- A piece of protective armor made of a rawhide covered frame which was
carried into battle by mounted Indians. In the days of the bow and
arrow and the lance, the shield was an important part of a warrior's equipment.
As shields were considered sacred objects
and were believed to bring good
luck, some were preserved by tribes even after the use of firearms became
general.
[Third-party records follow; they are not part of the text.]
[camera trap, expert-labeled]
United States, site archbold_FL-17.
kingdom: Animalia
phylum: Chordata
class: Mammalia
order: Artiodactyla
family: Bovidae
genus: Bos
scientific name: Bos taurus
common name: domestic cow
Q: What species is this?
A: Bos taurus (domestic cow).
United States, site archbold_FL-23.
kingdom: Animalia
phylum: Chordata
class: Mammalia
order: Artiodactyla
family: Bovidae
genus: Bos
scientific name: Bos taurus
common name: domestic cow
These shields were hung on poles to the east of warriors'
lodges as charms to ward off danger.
A warrior prized his shield from the time
he first received it until his death, when it was laid under his head in
his final resting place - unless he had given it to some worthy younger
warrior before that.
In a dream or vision, the "shield spirit"
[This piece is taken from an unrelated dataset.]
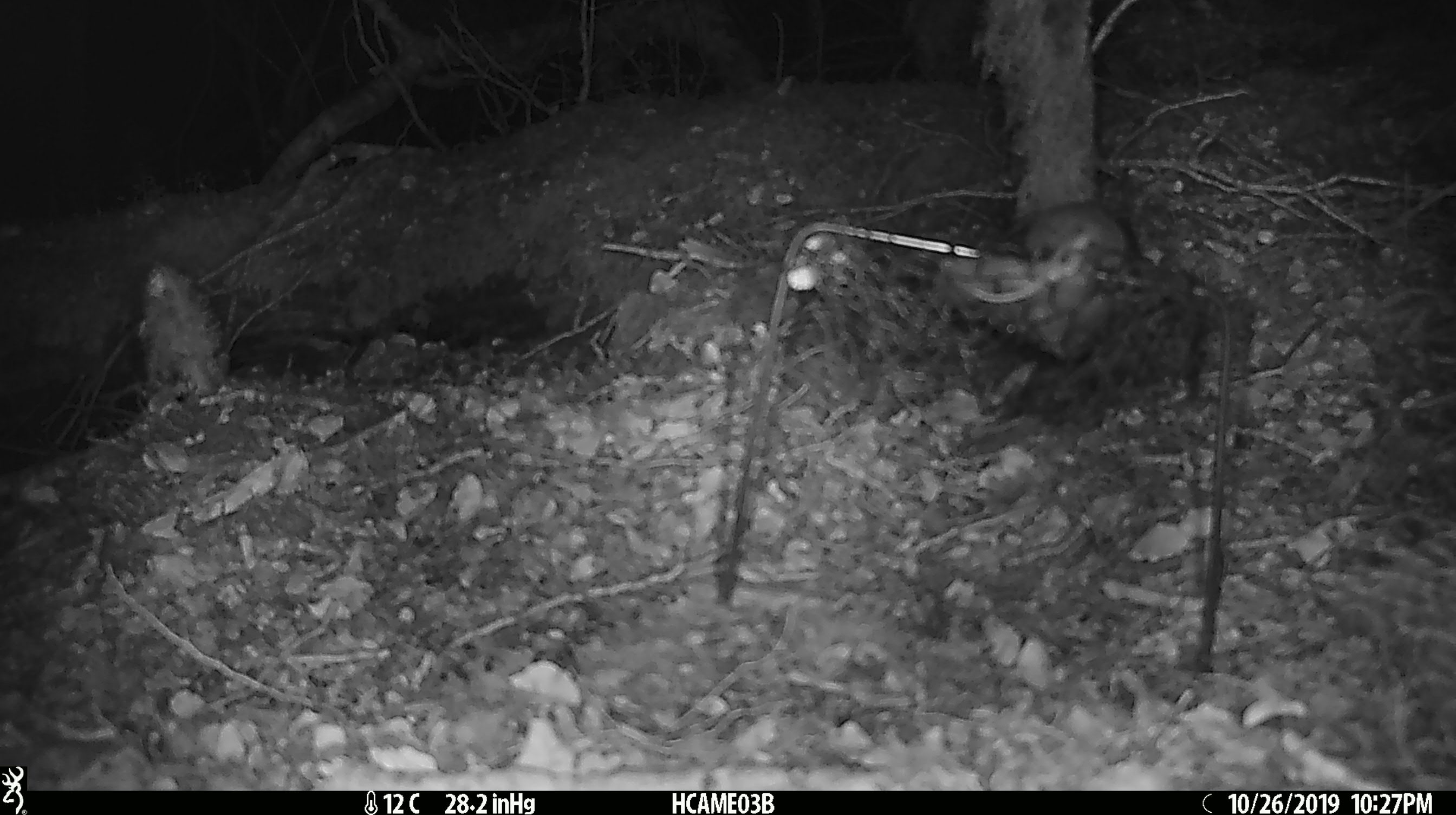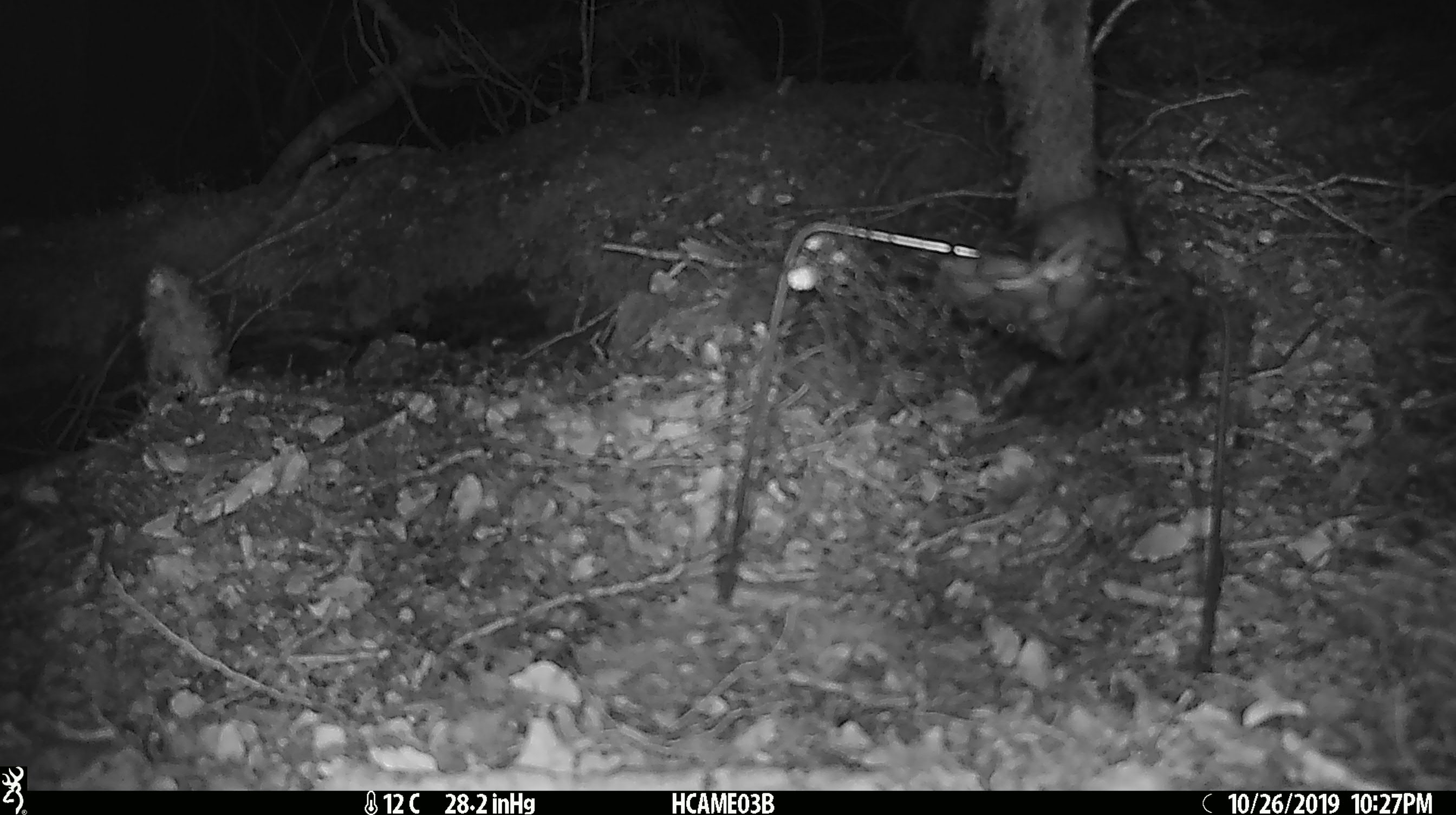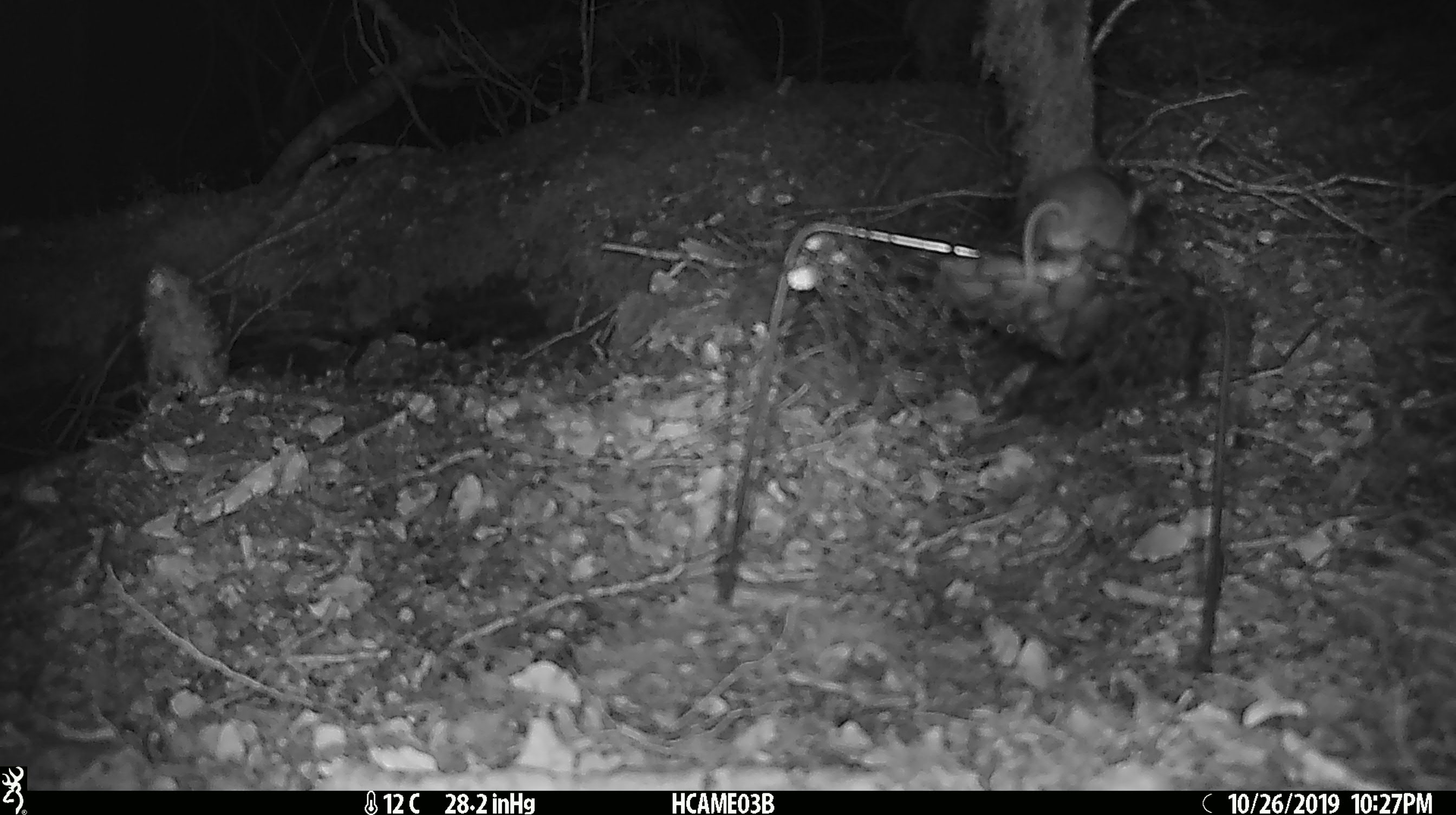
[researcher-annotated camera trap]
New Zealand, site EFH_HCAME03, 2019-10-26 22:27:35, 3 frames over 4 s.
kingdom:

told a warrior exactly how his shield should be made, painted, and decorated.
The warrior then explained this to the medicine man who made the shield.
Enemy scalps might be added as a part of the decoration.
Shields were fashioned from the thick hide
of the neck or shoulder of the buffalo. To prepare the hide for a
war shield, it was staked down on the bottom of a hole six or eight inches
deep and covered with dirt. A fire was kept burning over it for several
days. After this processing, the hide would be shrunken and thick.
The shield was carried into battle on the
left arm by a band which was passed over the shoulder in such a way as
not to interfere with the use of the of the left hand in holding
the bow. When not in use it was swung around and hung down the back.